■ Tekstfragment
------------------------------------------------------------
Deze plaats werd Affelgem genoemd, het was een hoogte waarop 5 windmolens stonden. Al deze molens verdwenen rond 1600. Van één van de molens (die aan de Knokkestraat) is de molenberg nog zichtbaar in het landschap. De andere vier molenbergen verdwenen bij de aanleg van het vliegplein (dat komt later…). het waren molens die werden gebruikt voor het vermalen van lijnzaad voor de productie van lijn olie. In deze streek werd toen veel vlas verbouwd. De lijn olie werd gebruikt voor het maken van verf, zeep en voor medicamenten.

Tijdens de Tachtigjarige oorlog (de oorlog tussen de Nederlanden van Willem van Oranje en het Spanje van Filips II), lag deze plek pal in de frontlinie. De Spanjaarden bouwen een reeks primitieve forten, waarvan enkel nog het fort “Francipani “(1585-heropgebouwd in 1644) min of meer in het landschap kan worden herkend. Het oude fort “Papemutsen” lag wat verder in de Keizershoek en “Fort ter West” lag aan de steenweg tussen Wachtebeke en Moerbeke.
------------------------------------------------------------
■ Aangeleverde gegevens
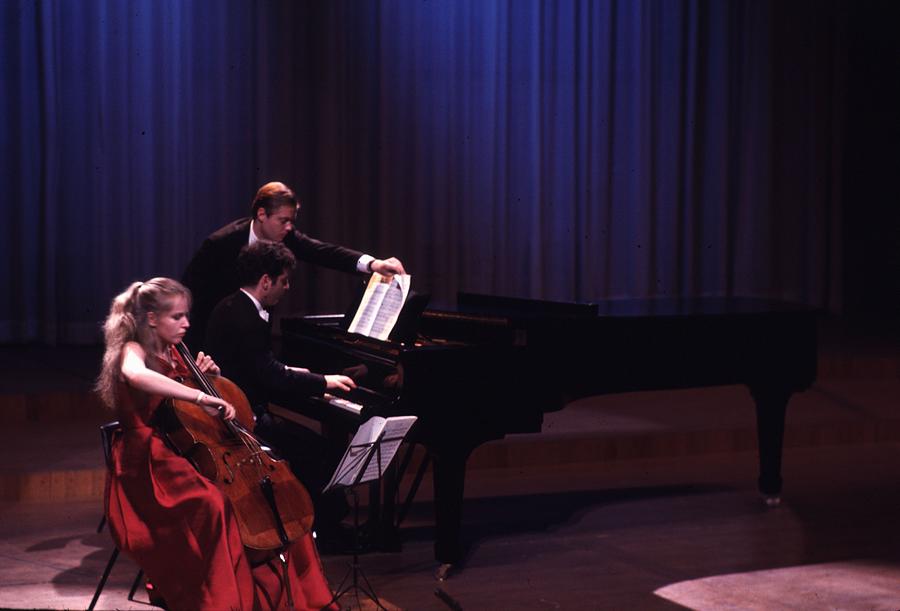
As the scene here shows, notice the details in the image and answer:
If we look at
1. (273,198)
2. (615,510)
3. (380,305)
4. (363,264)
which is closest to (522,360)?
(380,305)

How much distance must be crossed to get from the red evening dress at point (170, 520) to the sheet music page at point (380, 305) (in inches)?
31.0

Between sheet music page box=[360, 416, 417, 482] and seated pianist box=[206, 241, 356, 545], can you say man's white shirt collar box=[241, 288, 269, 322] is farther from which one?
sheet music page box=[360, 416, 417, 482]

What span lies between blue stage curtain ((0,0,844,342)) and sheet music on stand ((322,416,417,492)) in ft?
14.2

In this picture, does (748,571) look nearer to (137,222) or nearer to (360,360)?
(360,360)

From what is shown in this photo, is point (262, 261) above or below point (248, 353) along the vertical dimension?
above

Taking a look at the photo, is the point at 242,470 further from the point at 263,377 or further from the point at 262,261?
the point at 262,261

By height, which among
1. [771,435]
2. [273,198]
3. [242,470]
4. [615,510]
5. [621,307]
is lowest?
[615,510]

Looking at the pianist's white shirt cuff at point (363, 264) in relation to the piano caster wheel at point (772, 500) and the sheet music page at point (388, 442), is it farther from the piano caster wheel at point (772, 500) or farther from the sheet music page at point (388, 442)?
the piano caster wheel at point (772, 500)

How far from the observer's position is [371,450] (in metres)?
3.28

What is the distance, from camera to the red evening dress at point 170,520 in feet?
10.5

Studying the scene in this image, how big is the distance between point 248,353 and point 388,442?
2.11ft

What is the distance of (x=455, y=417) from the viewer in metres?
3.83

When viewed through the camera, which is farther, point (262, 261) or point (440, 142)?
point (440, 142)

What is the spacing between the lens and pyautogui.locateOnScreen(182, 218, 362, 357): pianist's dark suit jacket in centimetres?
429
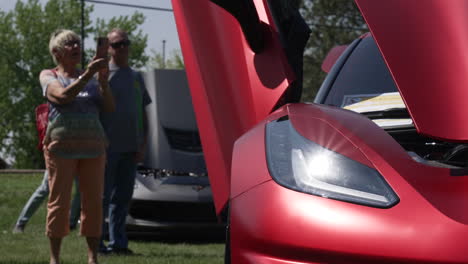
------------------------------------------------------------
■ Opdracht A
Beantwoord deze vragen over het tekstfragment over Affelgem:
(i) Hoeveel windmolens stonden er op de hoogte?
(ii) Waarvoor werd de lijnolie gebruikt?
(iii) Waar lag Fort ter West?
■ Opdracht B
Geef alle forten die het tekstfragment over Affelgem bij naam noemt.
■ Opdracht C
Ga verder met het tekstfragment over Affelgem en de Spaanse forten, na de laatste zin.
De gegevens staan los van het tekstfragment.

■ Antwoordvak A
(i) Vijf.
(ii) Voor het maken van verf, zeep en medicamenten.
(iii) Aan de steenweg tussen Wachtebeke en Moerbeke.

■ Antwoordvak B
Francipani, Papemutsen, Fort ter West

■ Antwoordvak C
De locatie van de oude forten

Tussen 1700 en 1750 werd het gebied opnieuw bebost: de magere gronden brachten te weinig op.  Op de Ferrariskaart van 1775 zijn de contouren van het huidige bos duidelijk herkenbaar.

Ferrariskaart 1775

Spoorlijn

Op 25 maart 1867 werd spoorlijn 77A in gebruik genomen. De lijn Lokeren-Zelzate passeerde Moerbeke en Wachtebeke (ter hoogte van den Aldi), en liep ten zuiden van het heidebos.  De lijn werd vooral gebruikt tijdens de bietencampagne en later voor het vervoer van staal uit de Sidmar-fabriek. In 1960 reed de laatste personentrein en in 1971 de laatste goederentrein.  De sporen werden weggehaald en de bedding werd geasfalteerd. Het is nu een fiets- en wandelpad.

Het station van Moerbeke (vroeger en nu)

Viegveld

In 1939 bouwde het Belgisch leger hier een vliegveld, met een landingsbaan en verder in het bos enkele schuilkelders. Veel nut heeft het vliegveld niet gehad, want toen de Belgische soldaten zich in 1940 moesten terugtrekken voor de oprukkende Duitsers, vernietigden ze de infrastructuur. In september 1944 kwamen de geallieerde troepen Moerbeke binnen en kwam het vliegveld in Engelse handen. Het terrein werd een werkplaats voor rollend materiaal; veel vliegtuigen zijn er niet meer geland.

De sporen van de betonbanen zijn nog steeds zichtbaar; de oudere bevolking van Moerbeke en Wachtebeke spreekt nog van “het vliegplein”.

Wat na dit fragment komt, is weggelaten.